Stored records:

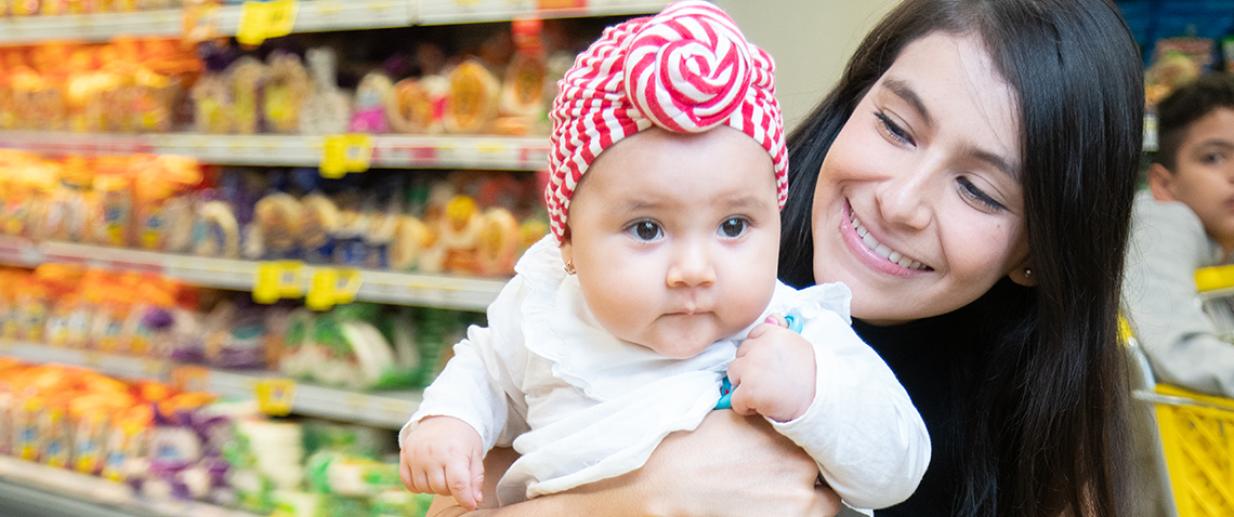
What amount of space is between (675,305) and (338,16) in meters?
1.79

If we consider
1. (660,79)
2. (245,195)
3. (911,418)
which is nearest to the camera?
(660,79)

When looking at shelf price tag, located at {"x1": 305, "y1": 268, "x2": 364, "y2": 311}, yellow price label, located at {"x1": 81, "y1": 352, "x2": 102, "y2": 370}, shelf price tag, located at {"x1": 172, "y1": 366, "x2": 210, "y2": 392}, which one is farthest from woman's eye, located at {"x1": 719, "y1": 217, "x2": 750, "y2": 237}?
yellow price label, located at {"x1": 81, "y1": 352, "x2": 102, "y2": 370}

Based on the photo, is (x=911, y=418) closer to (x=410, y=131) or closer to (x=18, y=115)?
==
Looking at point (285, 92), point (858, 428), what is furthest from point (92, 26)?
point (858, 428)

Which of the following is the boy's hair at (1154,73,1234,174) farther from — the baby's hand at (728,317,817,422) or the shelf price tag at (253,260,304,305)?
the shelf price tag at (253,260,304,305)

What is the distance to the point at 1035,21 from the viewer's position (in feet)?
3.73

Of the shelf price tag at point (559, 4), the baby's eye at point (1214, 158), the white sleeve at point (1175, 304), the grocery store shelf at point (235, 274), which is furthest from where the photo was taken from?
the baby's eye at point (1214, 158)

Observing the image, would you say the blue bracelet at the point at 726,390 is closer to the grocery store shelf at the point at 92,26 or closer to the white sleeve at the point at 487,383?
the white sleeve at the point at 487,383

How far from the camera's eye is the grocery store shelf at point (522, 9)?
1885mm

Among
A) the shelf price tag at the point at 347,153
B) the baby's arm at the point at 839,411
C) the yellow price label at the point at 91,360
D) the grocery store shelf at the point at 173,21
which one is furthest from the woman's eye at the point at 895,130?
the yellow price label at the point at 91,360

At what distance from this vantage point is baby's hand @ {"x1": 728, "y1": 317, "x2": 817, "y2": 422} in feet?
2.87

Set task: Count how many lines of the material above contain the word "yellow". Give only the number.

Expected answer: 4